Ensuite, je pense que nous avons réalisé beaucoup de films dans l’univers des jeux vidéo et que nous avions envie d’affronter quelque chose de plus réaliste. Comme je le disais pour les films précédents, nous arrivions souvent après l’accident. L’idée dans Eat the Night était plutôt d’être dans le temps direct et non dans un résultat.
D. : Dans l’entretien qui figure dans le dossier de presse, vous évoquez l’idée que les mondes virtuels et réels décrits dans le film présentent plus de contamination et de continuité que de contradictions. Pouvez-vous parler davantage de ces rapports ?
C. P. : Pablo et Apolline viennent d’une génération qui a grandi avec les jeux vidéo. L’objectif était de tenter d’imaginer ce que cela signifie avoir grandi avec ces jeux, les intégrer profondément et ensuite apprendre à naviguer dans le monde réel en utilisant ces codes. Le personnage qui cristallise le mieux ce rapport est Pablo. Tout ce qui se passe avec lui vers la fin du film peut être perçu comme des missions de jeu : aller d’un point A à un point B, de voler une voiture, etc. Cette expérience de déambulation dans le monde réel, influencée par les jeux, se traduit par une action qui dépasse les frontières du jeu pour affecter le réel.
Après, c’est nous qui choisissons de les mettre en scène de telle ou telle manière. Les personnages, notamment dans leurs mouvements, oscillent entre le jeu et le réel. Par exemple, nous avons voulu que Pablo ressemble à un personnage de jeu en monde ouvert, se déplaçant librement, sans être trop limité par la caméra ou les décors. Nous avons cherché à lui donner une grande liberté de mouvement et une dimension instinctive.
Jonathan Vinel : Pour beaucoup de gens, jouer consiste à atteindre des objectifs, à évoluer – je dirais même que c’est une manière très capitaliste de grandir. On commence avec rien et on doit devenir le boss. Dans de nombreux jeux, le script à suivre est basé sur la conquête. Il me semble qu’il y avait aussi ce rapport-là, qui, d’ailleurs, ne concernait pas Apolline. Elle recherchait plutôt la contemplation, la sortie de la ligne de jeu. En revanche, pour Pablo, jouer signifie constamment bouger, affronter des défis. Dès qu’il est présent, il y a de l’action et des complications, car il a presque transformé sa vie en un jeu. Apolline et Night sont davantage dans un jeu en pause – c’était aussi un peu le cas du groupe dans Jessica Forever. Ce sont des personnes qui aimeraient arrêter de jouer, car pour eux, jouer cause des ennuis. Arrêter de jouer, c’est mettre le jeu en pause, juste profiter de la vie, commencer à regarder autour de soi et prendre plus de temps pour soi. J’ai l’impression qu’il y a toujours un rapport entre ces deux perspectives, et c’est pour cette raison que le rythme du film change en fonction des personnages et de leurs objectifs. Dès qu’Apolline et Night sont ensemble, le film se calme considérablement.
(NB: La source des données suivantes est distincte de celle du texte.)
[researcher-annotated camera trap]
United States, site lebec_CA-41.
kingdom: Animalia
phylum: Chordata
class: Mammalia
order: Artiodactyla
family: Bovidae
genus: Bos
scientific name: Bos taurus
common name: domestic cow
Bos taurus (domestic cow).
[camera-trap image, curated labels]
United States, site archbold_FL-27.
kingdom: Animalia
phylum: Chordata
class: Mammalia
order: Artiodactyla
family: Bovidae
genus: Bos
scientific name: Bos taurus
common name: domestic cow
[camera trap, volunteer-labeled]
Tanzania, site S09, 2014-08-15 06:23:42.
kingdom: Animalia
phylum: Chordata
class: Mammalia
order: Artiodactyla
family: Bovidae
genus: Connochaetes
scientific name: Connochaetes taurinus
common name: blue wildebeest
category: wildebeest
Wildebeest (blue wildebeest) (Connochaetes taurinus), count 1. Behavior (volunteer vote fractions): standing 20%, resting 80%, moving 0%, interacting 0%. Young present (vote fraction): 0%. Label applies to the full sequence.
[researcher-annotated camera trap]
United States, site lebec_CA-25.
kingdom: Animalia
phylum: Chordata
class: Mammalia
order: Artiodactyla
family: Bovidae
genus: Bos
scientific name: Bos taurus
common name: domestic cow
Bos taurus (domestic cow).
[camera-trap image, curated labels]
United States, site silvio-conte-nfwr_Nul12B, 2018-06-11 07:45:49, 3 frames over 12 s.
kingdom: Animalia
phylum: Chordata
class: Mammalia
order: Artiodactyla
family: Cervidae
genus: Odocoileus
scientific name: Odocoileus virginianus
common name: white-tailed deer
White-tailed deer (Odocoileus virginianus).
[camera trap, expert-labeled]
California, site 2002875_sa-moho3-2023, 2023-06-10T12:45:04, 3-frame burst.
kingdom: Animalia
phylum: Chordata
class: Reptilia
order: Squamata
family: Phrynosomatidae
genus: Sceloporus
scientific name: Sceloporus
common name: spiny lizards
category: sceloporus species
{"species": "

D. : Lors d’une conférence que vous avez donnée à la HEAD (La Haute école d’art et de design) à Genève sur l’influence du jeu vidéo dans le cinéma, vous avez mentionné que vos personnages n’ont généralement pas de backstory. Dans Eat the Night, on ressent que les personnages ont des passés que l’on peut entrevoir à travers les affiches et les objets dans les chambres d’Apolline et de Pablo, par exemple. Quelles étaient les limites de ces backstories ? Dans quelle mesure les rendez-vous accessibles au public et en gardez-vous pour vous-même ?
J. V. : Ces détails servaient à parler d’une filiation. Toutes les affiches qu’a Apolline et ses goûts musicaux ne sont pas ceux de sa génération, elle est presque trop jeune pour les connaître. Donc c’était une façon de raconter l’attachement entre frère et sœur. On n’avait pas envie d’avoir un rapport trop psychologique entre les personnages, mais c’était aussi important pour nous de définir socialement d’où ils venaient. Car même les goûts musicaux racontent aussi ton environnement et la place que tu veux avoir dans le monde. C’était également une manière de définir tout un environnement esthétique. Ensuite, nous avons travaillé avec des gens comme ssaliva, qui a composé toute la musique du film, ou Neïla Czermak, qui a fait les dessins – ce sont des artistes qui partagent les mêmes goûts que les personnages.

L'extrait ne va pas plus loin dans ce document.